Speed Isn't Everything and It's Crap Without Automated Testing The software project management triangle has these three things at the corner:
  1. scope
  2. speed
  3. cost

The third item refers to allocating more resources (typically, people) to projects. The idea is that if you're resource starved (short handed) you need to reduce scope and/or the schedule (sacrifice speed) to compensate. If you increase scope, either the schedule slips or costs increase (or both). Of course, throwing more resources at the problem is often counter-productive.

There's another triangle associated with software development:

  1. rigor
  2. automated testing
  3. quality
Most software projects involving technology innovation can ill-afford to lean to close to the rigor corner; problems that haven't been identifiably solved before are intrinsically riskier. Rigorous development practices such as old-school waterfall processes are usually a bad fit where the emphasis has to be on speed of execution and technical creativity. Culturally, automated testing can't just be a function for quality assurance staff; unit testing, integration testing and functional testing have to built into the DNA of a software project's build system or else the engineering costs for writing and running tests grows too high to sustain. So the third option is winging it in an ad-hoc fashion and live with the associated reduction in quality.

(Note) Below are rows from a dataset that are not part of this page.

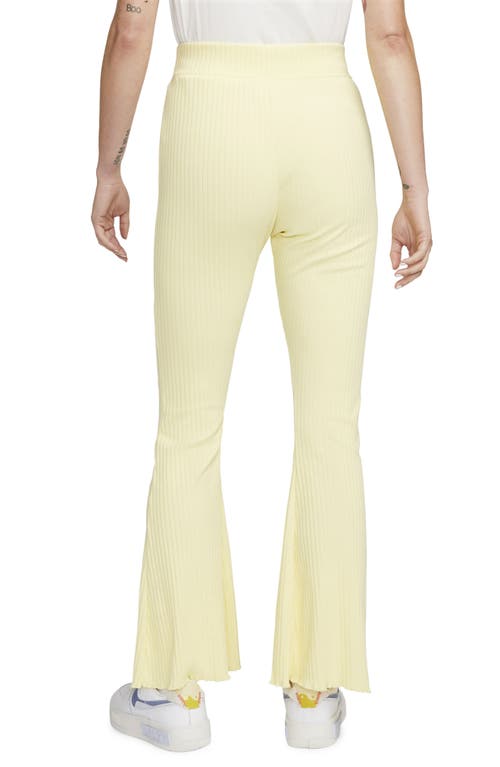 Shop Nike Sportswear Rib Flare Pants In Lemon Chiffon/white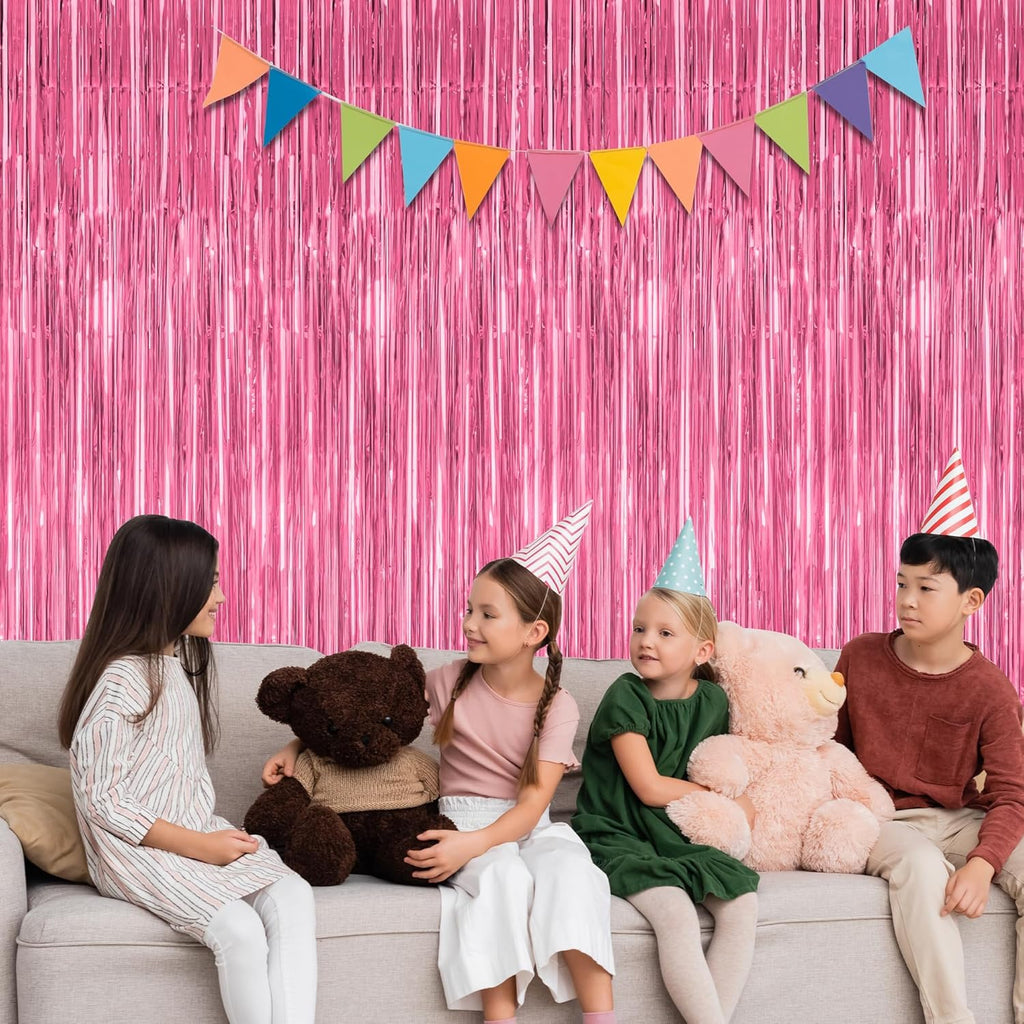 Skiennix Pink Party Decorations - 2 Pack Metallic Tinsel Backdrop Curtains | 3.28 FT x 7.05 FT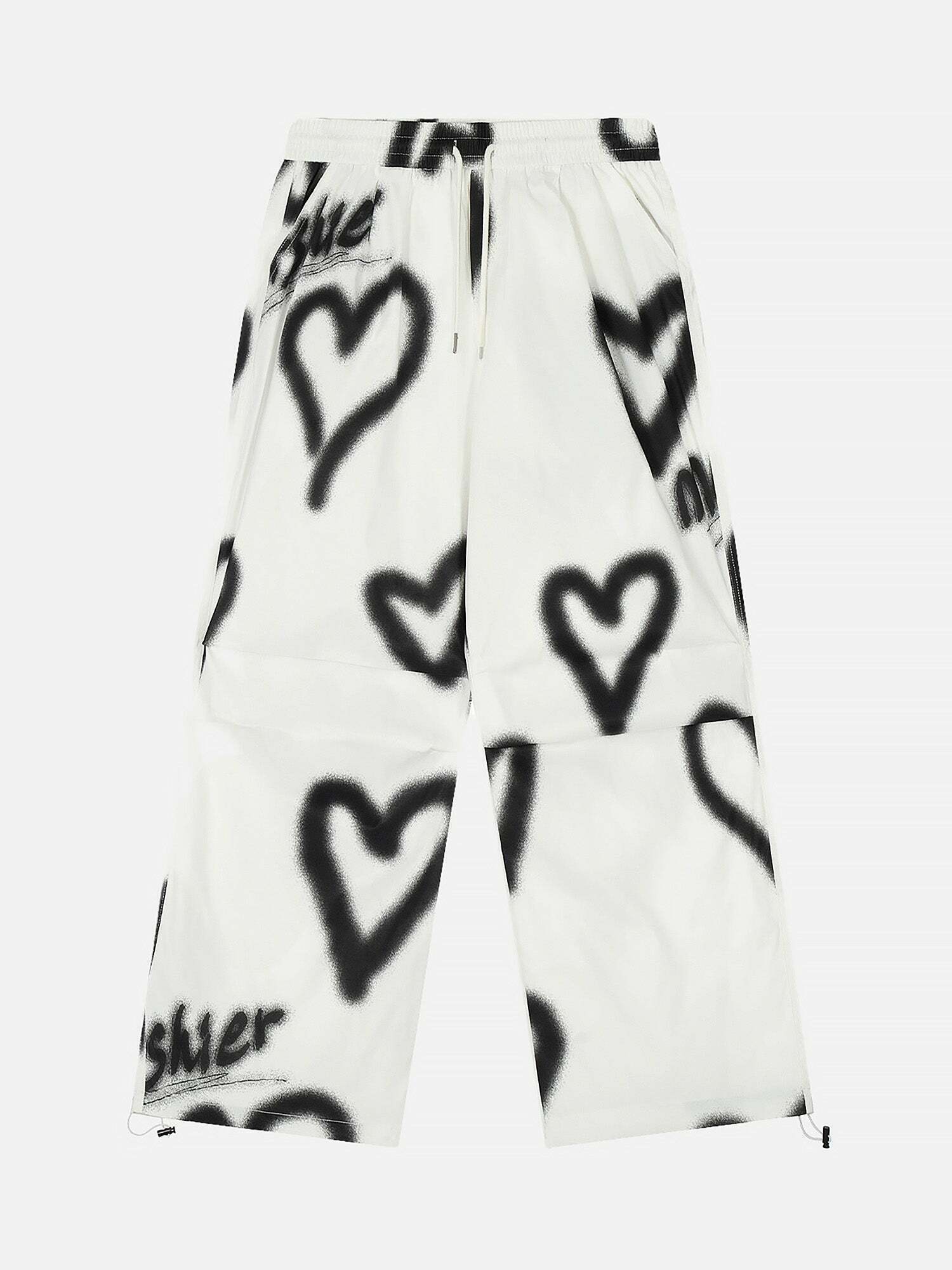 Heart Graffiti Lace-Up Pants for Gen Z Streetwear Fashion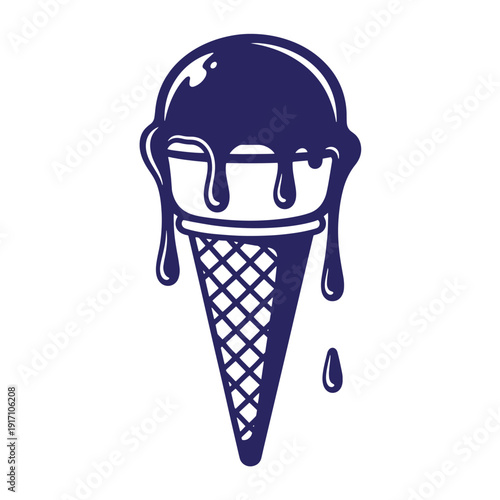 Melting ice cream cone with dripping scoop on top of a waffle cone sweet treat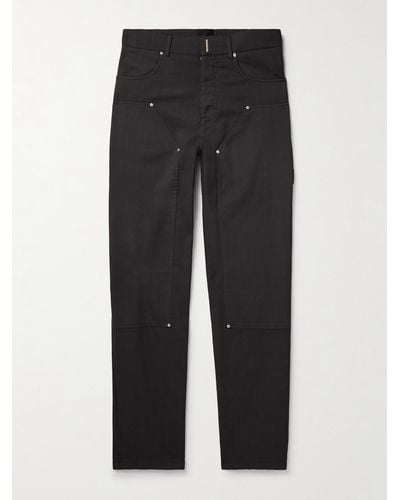 Givenchy Straight-leg Logo-embellished Wool-blend Twill Trousers - Black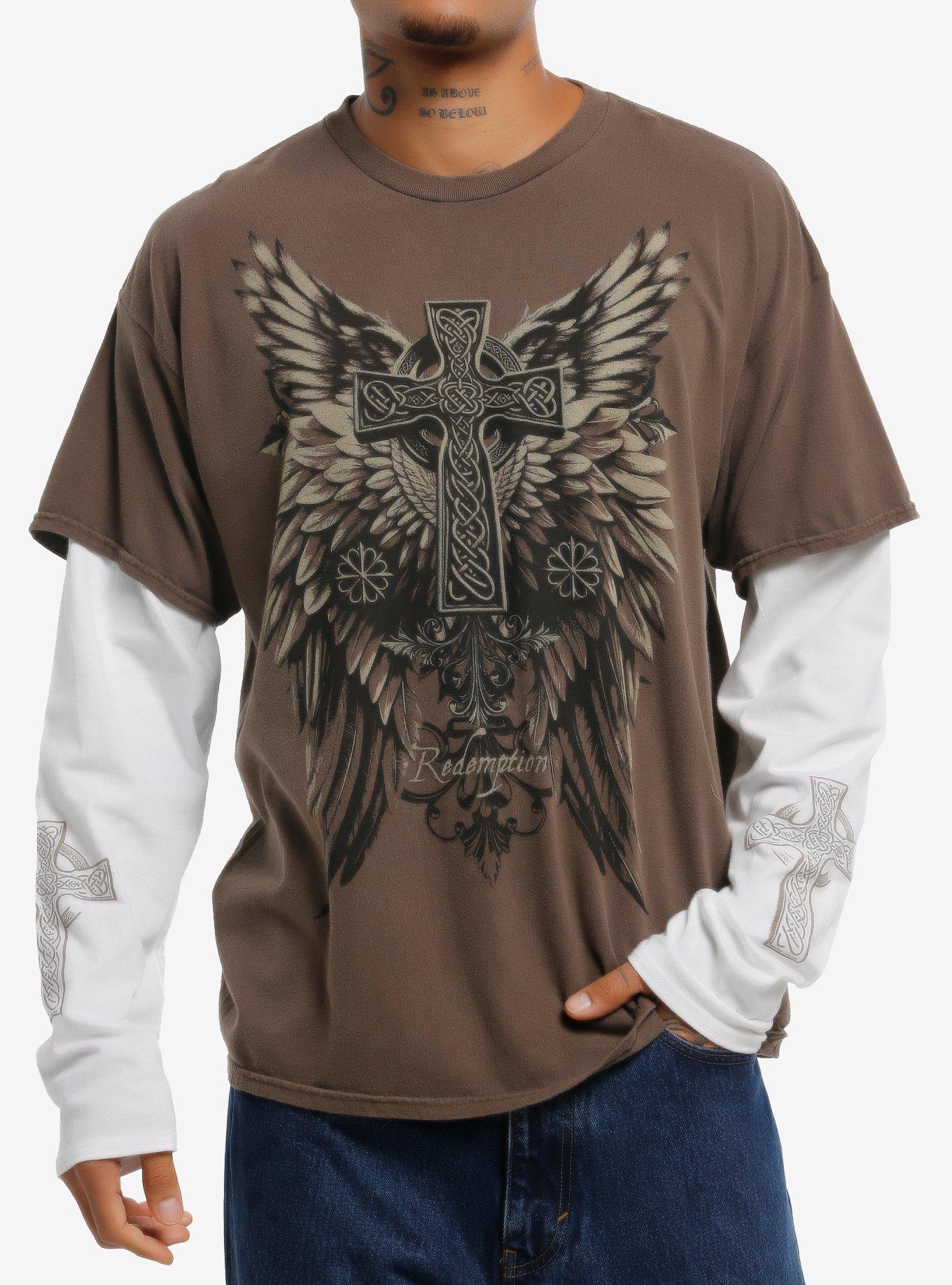 Redemption Winged Cross Twofer Long-Sleeve T-Shirt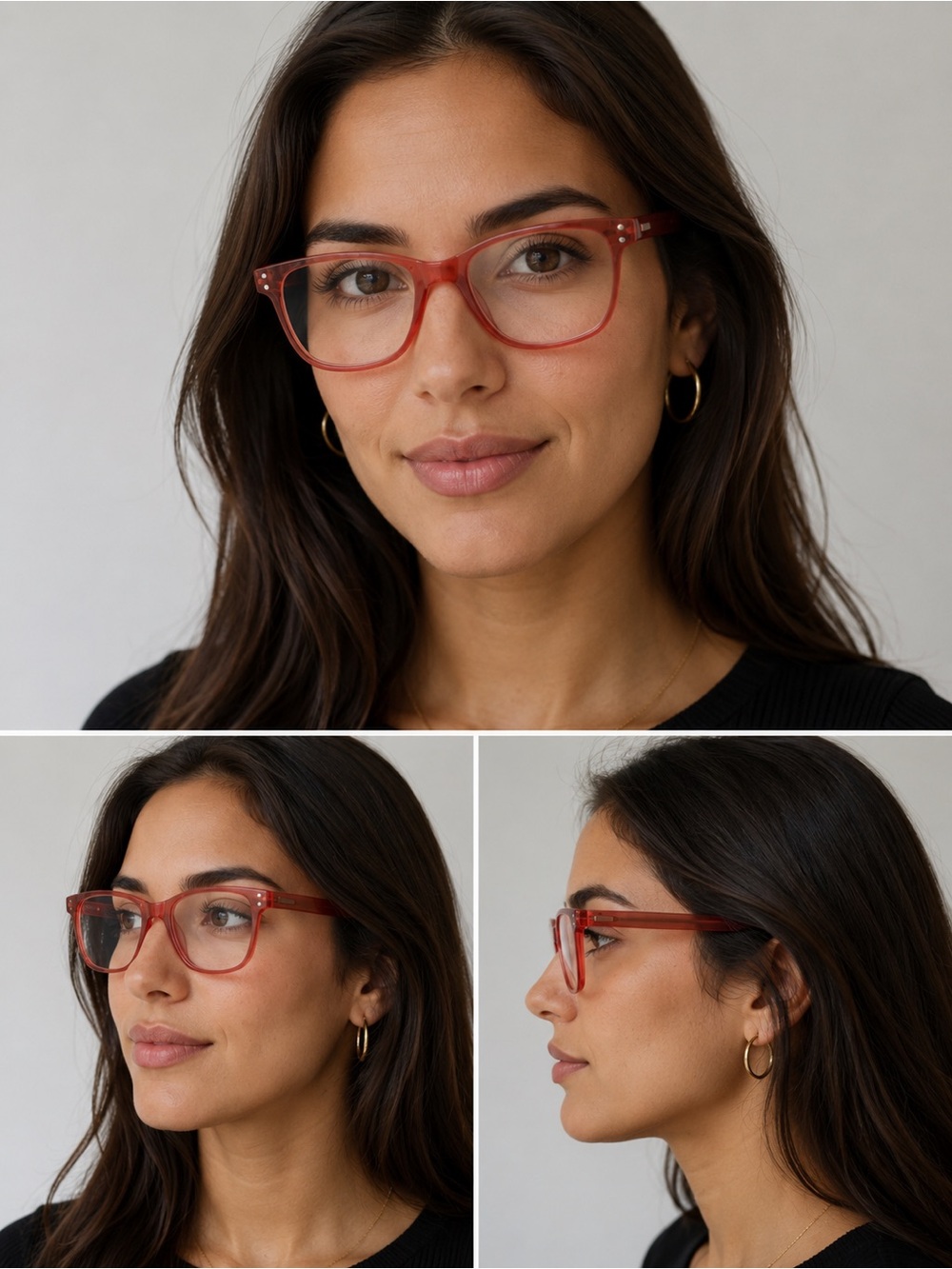 GDAGB Eyeglass Frames Only Translucent Peach SPRING HINGE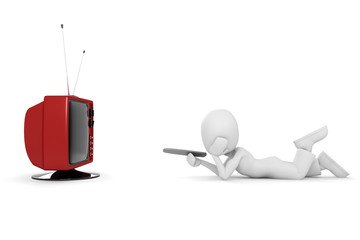 3d man watching tv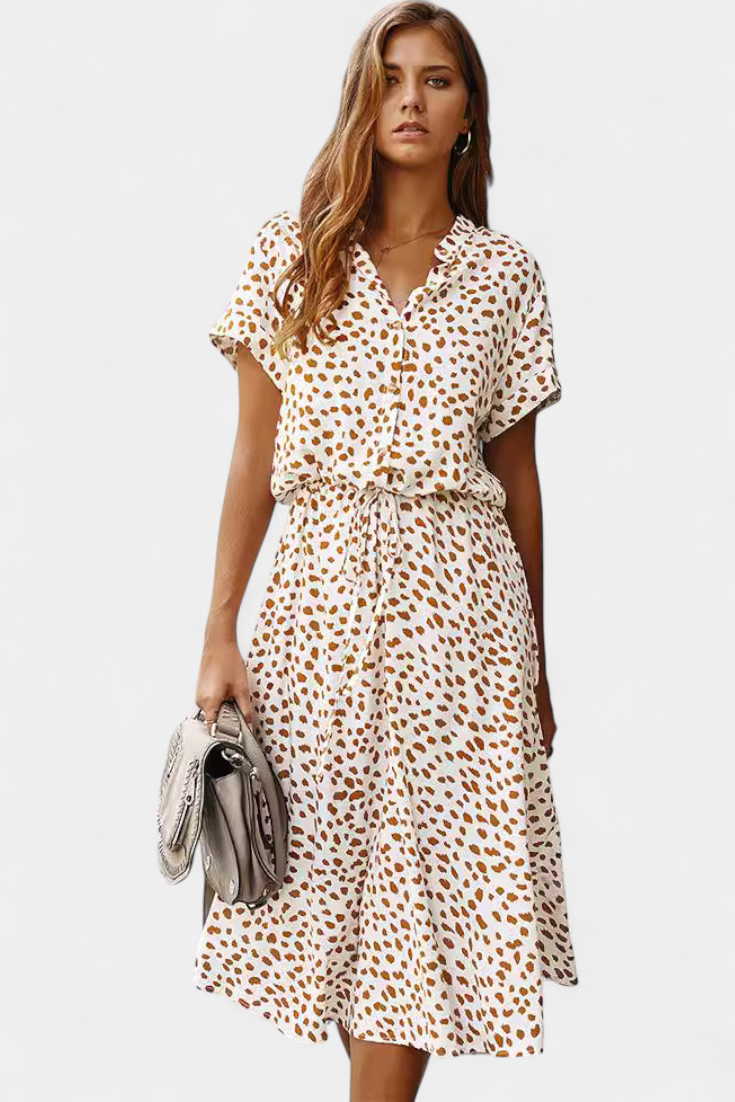 Rovena Vestido Midi Lunares Camisero Colección Exclusiva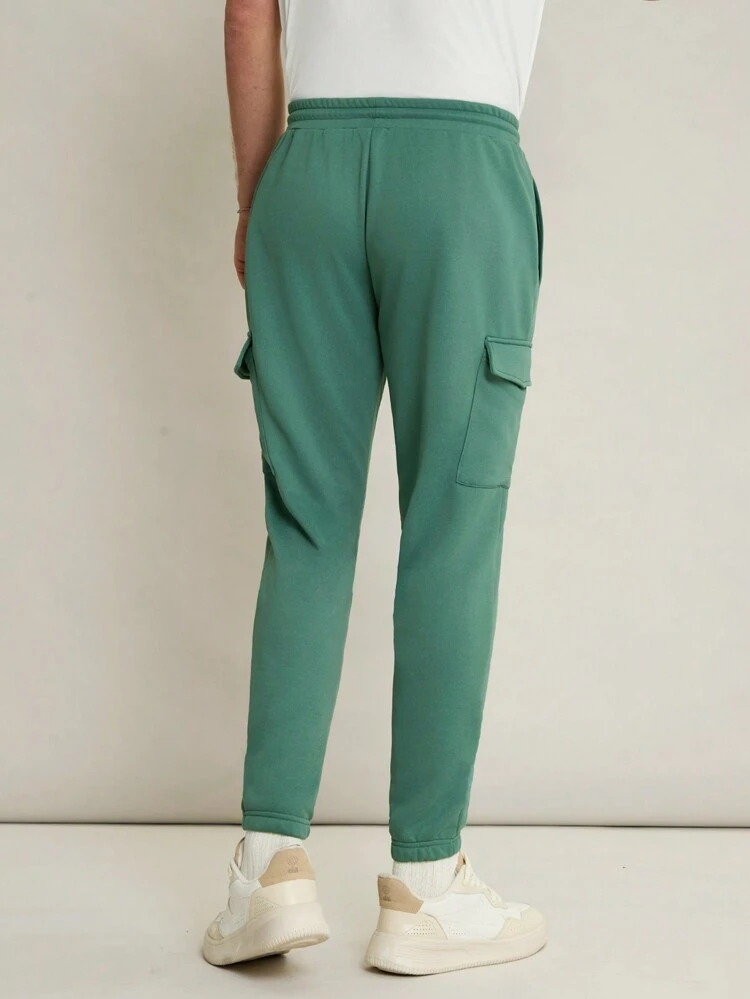 Men's Knitted Casual Solid Color Drawstring Waist & Elastic Cuff Cargo Jogger Sweatpants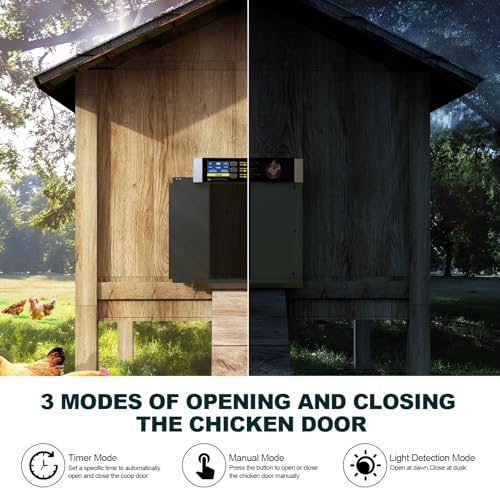 Chicken Coop Door, Automatic Chicken Coop Door Opener, Large LCD Display with Timer & Light Sensor, Anti-Pinch Protection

Obviously for things like flight control and medical monitoring where lives are at stake, you want rigor and automated testing otherwise bad things happen. Space crafts blowing up and/or becoming astro-debris, missile guidance systems failing or heart transplant patients dying due to software defects are tragic. But most software projects don't have those kinds of consequences attached. Thus the incentive is high for making test driven development part of the software engineering culture wherever speed of execution and breadth of innovation are among the primary motivations.

So if low quality is crap, perhaps there's a mathematic expression here

  SPEED - AUTOMATED TESTING = CRAP
...and perhaps it's even transitive: high quality + automated testing = speed.

Speaking of which, it must be time for more coffee.